Re: [PATCH v3] mm: fix panic in __alloc_pages

From: Michal Hocko
Date: Fri Dec 10 2021 - 04:11:19 EST


On Thu 09-12-21 19:01:03, Alexey Makhalov wrote:
>
>
> > On Dec 9, 2021, at 5:29 AM, Michal Hocko <mhocko@xxxxxxxx> wrote:
> >
> > On Thu 09-12-21 10:23:52, Alexey Makhalov wrote:
> >>
> >>
> >>> On Dec 9, 2021, at 1:56 AM, Michal Hocko <mhocko@xxxxxxxx> wrote:
> >>>
> >>> On Thu 09-12-21 09:28:55, Alexey Makhalov wrote:
> >>>>
> >>>>
> >>>> [ 0.081777] Node 4 uninitialized by the platform.
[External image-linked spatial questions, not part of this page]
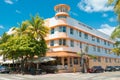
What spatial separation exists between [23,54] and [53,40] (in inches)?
360

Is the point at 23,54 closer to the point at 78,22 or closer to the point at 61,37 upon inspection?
the point at 61,37

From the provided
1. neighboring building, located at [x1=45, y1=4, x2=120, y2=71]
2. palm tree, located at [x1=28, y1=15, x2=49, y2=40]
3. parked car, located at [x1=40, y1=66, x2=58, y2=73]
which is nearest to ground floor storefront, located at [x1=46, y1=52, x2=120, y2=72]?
neighboring building, located at [x1=45, y1=4, x2=120, y2=71]

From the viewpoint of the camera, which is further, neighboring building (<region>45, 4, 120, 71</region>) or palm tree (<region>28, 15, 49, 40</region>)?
neighboring building (<region>45, 4, 120, 71</region>)

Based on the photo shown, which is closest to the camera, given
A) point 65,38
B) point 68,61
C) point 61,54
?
point 61,54

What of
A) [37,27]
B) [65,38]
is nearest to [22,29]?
[37,27]

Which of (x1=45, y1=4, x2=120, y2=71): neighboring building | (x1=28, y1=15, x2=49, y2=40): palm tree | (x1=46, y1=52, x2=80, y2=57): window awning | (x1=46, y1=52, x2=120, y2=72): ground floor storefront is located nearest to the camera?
(x1=28, y1=15, x2=49, y2=40): palm tree

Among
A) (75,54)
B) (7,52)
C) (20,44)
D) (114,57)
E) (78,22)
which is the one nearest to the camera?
(20,44)

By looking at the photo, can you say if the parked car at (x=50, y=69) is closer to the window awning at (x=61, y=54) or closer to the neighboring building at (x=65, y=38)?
the neighboring building at (x=65, y=38)

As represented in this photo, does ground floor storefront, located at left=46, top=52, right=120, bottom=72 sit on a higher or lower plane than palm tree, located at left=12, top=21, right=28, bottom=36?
lower

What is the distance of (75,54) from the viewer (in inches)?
1785

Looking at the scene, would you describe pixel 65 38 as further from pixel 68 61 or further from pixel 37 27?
pixel 37 27

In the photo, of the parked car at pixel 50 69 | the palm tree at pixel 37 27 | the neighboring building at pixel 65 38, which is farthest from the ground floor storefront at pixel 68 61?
the palm tree at pixel 37 27

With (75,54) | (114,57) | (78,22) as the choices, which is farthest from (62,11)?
(114,57)

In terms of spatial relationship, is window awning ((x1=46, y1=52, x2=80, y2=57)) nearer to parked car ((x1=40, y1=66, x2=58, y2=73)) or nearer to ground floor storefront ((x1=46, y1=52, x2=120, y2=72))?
ground floor storefront ((x1=46, y1=52, x2=120, y2=72))
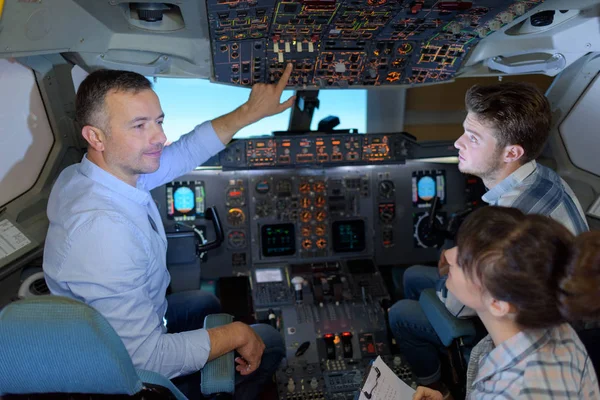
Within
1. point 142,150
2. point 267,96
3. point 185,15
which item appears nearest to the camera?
point 142,150

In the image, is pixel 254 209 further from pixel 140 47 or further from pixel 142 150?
pixel 142 150

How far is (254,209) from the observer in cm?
361

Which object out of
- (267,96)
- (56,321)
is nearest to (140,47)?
(267,96)

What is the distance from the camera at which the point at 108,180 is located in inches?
80.4

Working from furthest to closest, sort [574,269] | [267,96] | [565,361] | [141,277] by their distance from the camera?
[267,96] < [141,277] < [565,361] < [574,269]

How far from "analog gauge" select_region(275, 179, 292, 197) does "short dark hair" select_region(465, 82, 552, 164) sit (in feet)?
5.42

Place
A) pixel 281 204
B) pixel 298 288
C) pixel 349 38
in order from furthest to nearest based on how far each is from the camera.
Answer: pixel 281 204 < pixel 298 288 < pixel 349 38

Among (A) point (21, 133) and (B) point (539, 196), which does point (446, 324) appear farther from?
(A) point (21, 133)

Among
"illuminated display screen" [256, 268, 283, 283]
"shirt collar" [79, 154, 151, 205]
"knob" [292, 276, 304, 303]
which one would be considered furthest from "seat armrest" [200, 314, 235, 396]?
"illuminated display screen" [256, 268, 283, 283]

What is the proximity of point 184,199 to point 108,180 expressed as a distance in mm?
1473

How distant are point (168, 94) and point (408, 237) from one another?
10.0 ft

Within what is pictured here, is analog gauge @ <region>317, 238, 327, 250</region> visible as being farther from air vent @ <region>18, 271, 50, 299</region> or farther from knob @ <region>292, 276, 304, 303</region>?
air vent @ <region>18, 271, 50, 299</region>

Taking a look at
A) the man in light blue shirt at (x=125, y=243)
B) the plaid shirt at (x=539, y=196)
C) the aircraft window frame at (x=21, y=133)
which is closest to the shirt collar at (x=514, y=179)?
the plaid shirt at (x=539, y=196)

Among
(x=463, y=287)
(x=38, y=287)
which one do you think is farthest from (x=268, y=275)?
(x=463, y=287)
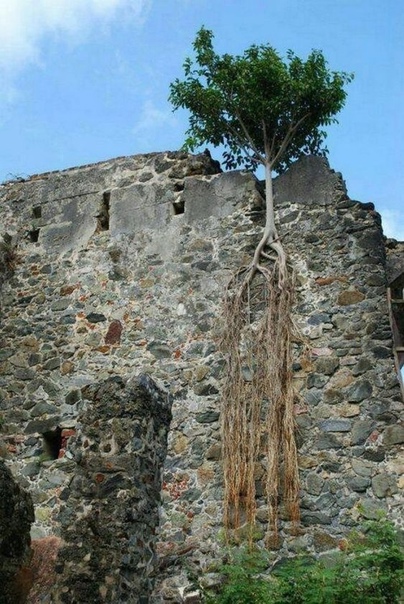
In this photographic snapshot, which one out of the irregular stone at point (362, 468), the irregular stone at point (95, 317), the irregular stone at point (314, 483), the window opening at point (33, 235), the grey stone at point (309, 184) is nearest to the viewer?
the irregular stone at point (362, 468)

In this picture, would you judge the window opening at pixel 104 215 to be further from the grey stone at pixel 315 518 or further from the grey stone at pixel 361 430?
the grey stone at pixel 315 518

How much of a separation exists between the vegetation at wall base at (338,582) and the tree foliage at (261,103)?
5.14m

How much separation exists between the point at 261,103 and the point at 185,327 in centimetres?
300

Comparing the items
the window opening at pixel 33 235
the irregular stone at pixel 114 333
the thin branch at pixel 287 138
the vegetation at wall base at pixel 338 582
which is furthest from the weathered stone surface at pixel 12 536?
the window opening at pixel 33 235

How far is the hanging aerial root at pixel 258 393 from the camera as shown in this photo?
8062 mm

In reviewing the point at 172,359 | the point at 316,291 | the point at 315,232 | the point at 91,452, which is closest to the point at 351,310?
the point at 316,291

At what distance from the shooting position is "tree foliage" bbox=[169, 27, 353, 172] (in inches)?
395

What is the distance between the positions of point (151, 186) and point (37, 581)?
6012mm

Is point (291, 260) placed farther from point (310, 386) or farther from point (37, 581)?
point (37, 581)

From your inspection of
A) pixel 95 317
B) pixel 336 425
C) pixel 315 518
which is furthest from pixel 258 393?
pixel 95 317

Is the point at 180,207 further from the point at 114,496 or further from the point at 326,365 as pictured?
the point at 114,496

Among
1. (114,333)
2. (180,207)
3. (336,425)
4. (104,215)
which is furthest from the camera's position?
(104,215)

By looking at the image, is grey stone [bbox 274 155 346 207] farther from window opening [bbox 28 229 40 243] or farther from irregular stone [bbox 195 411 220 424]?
window opening [bbox 28 229 40 243]

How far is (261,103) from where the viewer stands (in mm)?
10023
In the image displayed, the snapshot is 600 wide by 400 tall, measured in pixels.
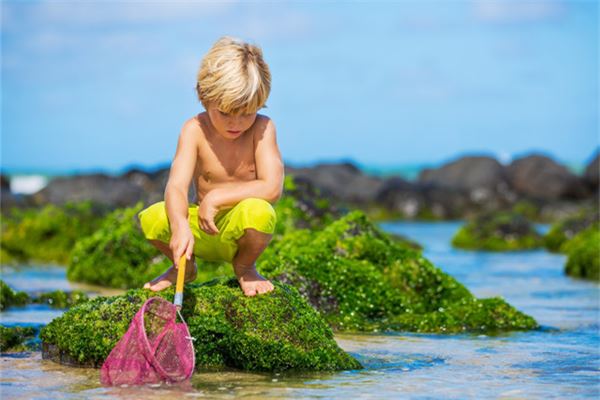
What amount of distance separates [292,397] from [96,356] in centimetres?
150

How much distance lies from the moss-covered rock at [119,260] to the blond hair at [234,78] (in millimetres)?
5621

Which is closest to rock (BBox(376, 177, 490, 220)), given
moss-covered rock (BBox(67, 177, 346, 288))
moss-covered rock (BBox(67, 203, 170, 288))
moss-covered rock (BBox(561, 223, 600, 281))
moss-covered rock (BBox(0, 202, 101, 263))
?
moss-covered rock (BBox(0, 202, 101, 263))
Please report with boot dmesg.
> >>>> [ 0.081790] Initmem setup node 4 [mem 0x0000000000000000-0x0000000000000000]
> >>>> ...
> >>>> [ 0.086441] Node 127 uninitialized by the platform. Please report with boot dmesg.
> >>>> [ 0.086454] Initmem setup node 127 [mem 0x0000000000000000-0x0000000000000000]
> >>>
> >>> Interesting that only those two didn't get a proper arch specific
> >>> initialization. Could you check why? I assume init_cpu_to_node
> >>> doesn't see any CPU pointing at this node. Wondering why that would be
> >>> the case but that can be a bug in the affinity tables.
> >>
> >> My bad shrinking. Not just these 2, but all possible and not present nodes from 4 to 127
> >> are having this message.
> >
> > Does that mean that your possible (but offline) cpus do not set their
> > affinity?
> >
> Hi Michal,
>
> I didn’t quite gut a question here. Do you mean scheduler affinity for offlined/not present CPUs?
> From the patch, this message should be printed for every possible offlined node:
> for_each_node(nid) {
> ...
> if (!node_online(nid)) {
> pr_warn("Node %d uninitialized by the platform. Please report with boot dmesg.\n", nid);

Sure, let me expand on this a bit. X86 initialization code
(init_cpu_to_node) does
for_each_possible_cpu(cpu) {
int node = numa_cpu_node(cpu);

if (node == NUMA_NO_NODE)
continue;

if (!node_online(node))
init_memory_less_node(node);

numa_set_node(cpu, node);
}

which means that a memory less node is not initialized either when
- your offline CPUs are not listed in possible cpus for some
reason
- or they do not have any node affinity (numa_cpu_node is
NUMA_NO_NODE).

Could you check what is the reason in your particular case please?

--
Michal Hocko
SUSE Labs